The efficiency of the solar panels that are commercially available varies from 5-15%. This means that 5-15% of the energy of all sunlight that reaches the cell will actually be transformed into electricity. Research laboratories all over the world are developing new materials with higher efficiencies (upto 30%). Production costs are evenly important. Some new technologies (such as thin film) allow labour extensive large scale production which would decrease the cost significantly.
Irradiation
The sun is continuously emitting enormous amounts of energy. A fraction of that energy reaches the earth. The fraction of the energy from the sun that reaches the earth in just one day is still more than enough to cover the energy use of the world in a whole year. However, not all the energy of the sun that reaches the earth can be used effectively. Part of the sunlight is absorbed in the earth's atmosphere or reflected back into space.

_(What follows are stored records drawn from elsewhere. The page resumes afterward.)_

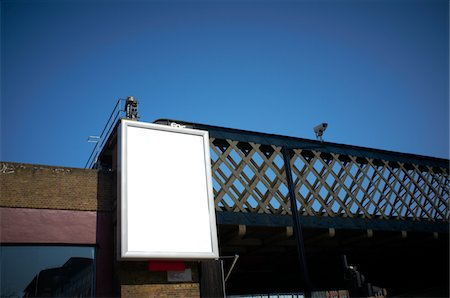 Blank sign against railway bridge Stock Photo - Premium Royalty-Free, Code: 621-05758579
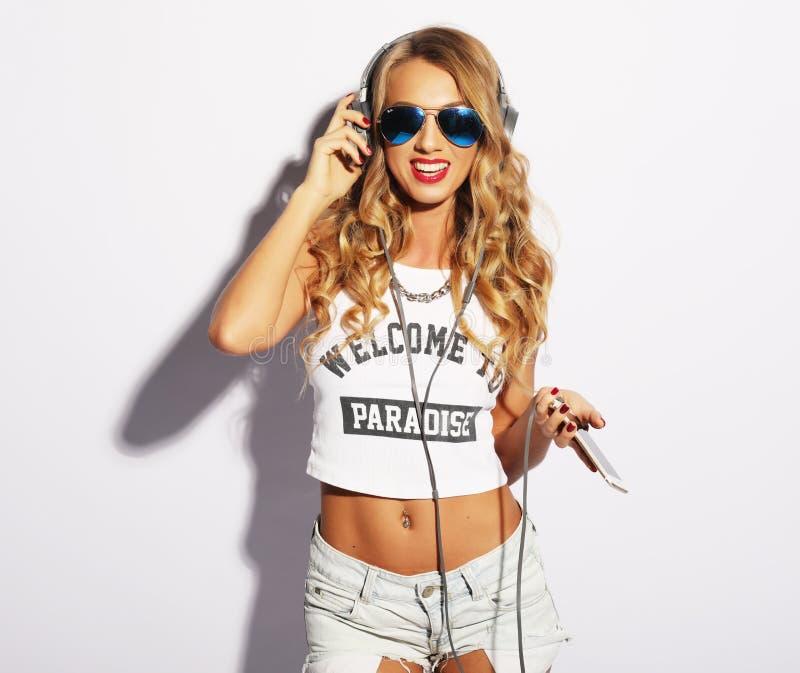 Humor feliz do verão da jovem mulher alegre com cabelo encaracolado longo que escuta a música sobre o fundo branco fotografia de stock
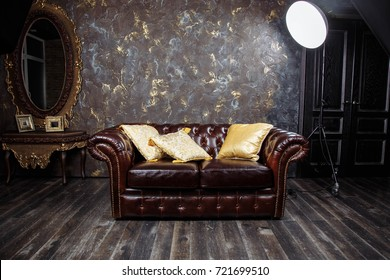 Dark brown vintage beautiful luxurious sofa interior with gray concrete texture wall in room.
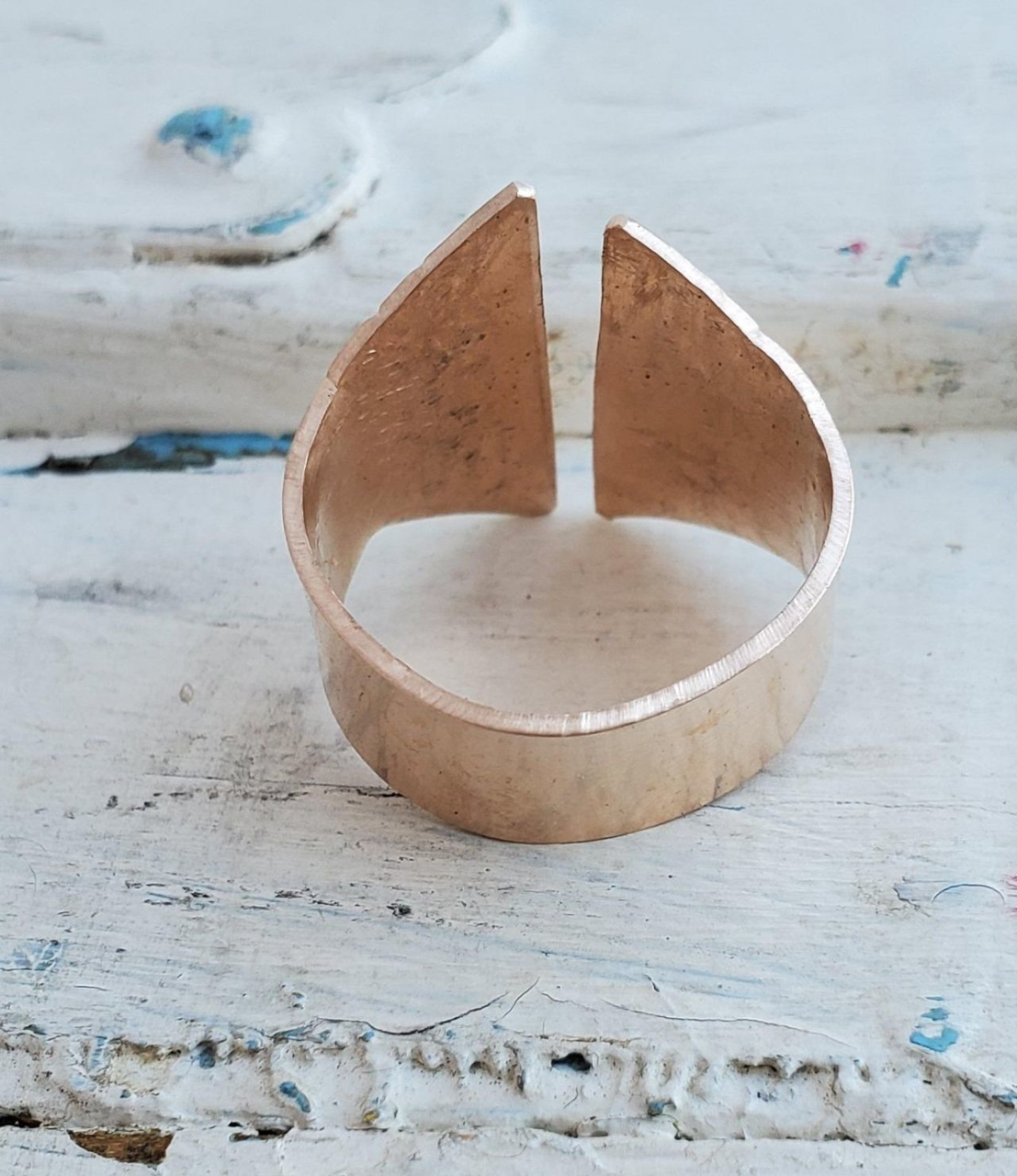 backside of bronze crevice ring on white distressed wood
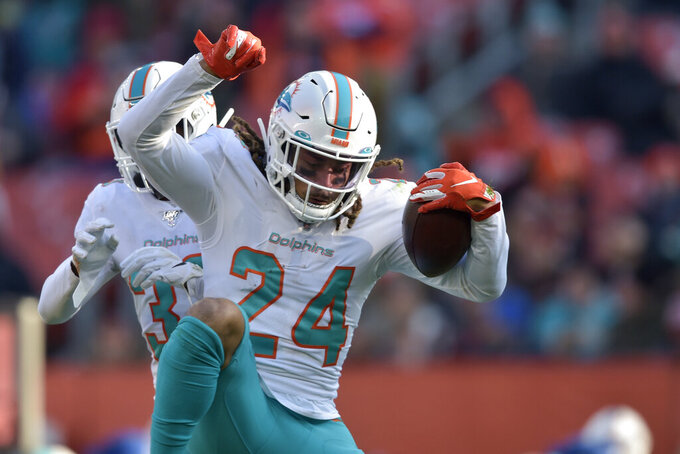 Miami Dolphins cornerback Ryan Lewis celebrates an interception during the second half of an NFL football game against the Cleveland Browns, Sunday, Nov. 24, 2019, in Cleveland. (AP Photo/David Richard)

The intensity of the sunlight that reaches the earth varies with time of the day and year, location, and the weather conditions. The total energy on a daily or annual basis is called irradiation and indicates the strength of the sunshine. Irradiation is expressed in Wh/m² per day or for instance kWh/m² per day.
To simplify calculations with irradiation data solar energy is expressed in equivalents of hour's bright sun light. Bright sun light corresponds with a power of about 1,000 W/m² so one hour of bright sunlight corresponds with an amount of energy of 1 kWh/m².

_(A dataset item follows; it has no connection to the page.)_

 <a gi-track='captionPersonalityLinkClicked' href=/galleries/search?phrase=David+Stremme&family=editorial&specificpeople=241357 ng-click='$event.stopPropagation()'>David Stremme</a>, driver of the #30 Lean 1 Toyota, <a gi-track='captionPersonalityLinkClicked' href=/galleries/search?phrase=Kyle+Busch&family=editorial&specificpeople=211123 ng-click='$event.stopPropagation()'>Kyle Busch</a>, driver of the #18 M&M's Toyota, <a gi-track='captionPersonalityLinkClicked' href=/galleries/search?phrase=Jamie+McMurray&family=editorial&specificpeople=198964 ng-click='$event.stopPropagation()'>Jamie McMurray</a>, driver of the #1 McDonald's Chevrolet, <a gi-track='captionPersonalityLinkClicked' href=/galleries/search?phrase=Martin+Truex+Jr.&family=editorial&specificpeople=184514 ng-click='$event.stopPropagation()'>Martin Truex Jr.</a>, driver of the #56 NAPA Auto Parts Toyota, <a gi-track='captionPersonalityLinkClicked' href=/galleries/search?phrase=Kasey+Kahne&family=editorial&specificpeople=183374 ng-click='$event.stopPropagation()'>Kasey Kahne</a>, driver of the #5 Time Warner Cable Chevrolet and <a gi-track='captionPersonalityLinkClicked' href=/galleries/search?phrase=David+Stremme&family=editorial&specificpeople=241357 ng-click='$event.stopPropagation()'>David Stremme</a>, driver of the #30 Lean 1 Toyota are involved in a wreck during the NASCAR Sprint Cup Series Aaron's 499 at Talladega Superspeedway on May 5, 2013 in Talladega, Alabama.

This is approximately the solar energy when the sun shines on a cloudless day in the summer on a surface of one square meter perpendicular to the sun.

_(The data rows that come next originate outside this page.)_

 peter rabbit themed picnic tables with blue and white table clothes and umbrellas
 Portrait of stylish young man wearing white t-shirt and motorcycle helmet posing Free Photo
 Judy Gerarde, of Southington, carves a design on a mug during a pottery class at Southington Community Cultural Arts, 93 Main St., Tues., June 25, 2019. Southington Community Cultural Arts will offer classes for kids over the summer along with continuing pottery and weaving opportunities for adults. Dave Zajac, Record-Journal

Please visit the PVGIS: Geographical Assessment of Solar Energy Resource and Photovoltaic Technology for solar irrradiation levels in Greece and the rest of Europe.
The irradiation varies with time of day but it can also vary considerably from location to location, especially in mountainous areas. Irradiation various from an average of 1,000 kWh/m² per year for northern European countries such as Germany, to 2,000 to 2,500 kWh/m² per year for desert areas. Weather conditions and the difference in the relative position of the sun (solar elevation) in the sky, which depend on the latitude of each place on earth, cause these variations (see also orientation and tilt angle).
Orientation
The sunlight travels in a straight line from the sun to the earth. When it enters the earth's atmosphere part of the light is scattered and part of it reaches the surface in a straight line. Another part of the light is absorbed by the atmosphere. This scattered sunlight is what we call diffuse radiation or diffuse light. The sunlight that reaches the surface without being scattered or absorbed is of course direct radiation. Direct radiation is the most intense as everyone knows from sunbathing or working outdoors.
1. direct
2. absorption
3. reflection
4. indirect
Only a small fraction of all sunlight actually reaches the surface of the earth.
A solar panel produces electricity even when there is no direct sunlight. So even with cloudy skies a solar energy system will produce electricity (see How does it work). The best conditions, however, are bright sunlight and the solar panel facing towards the sun. To benefit most of the direct sunlight a solar panel has to be oriented as best as possible towards the sun. For places on the Northern Hemisphere this is south, for countries on the Southern Hemisphere this is north.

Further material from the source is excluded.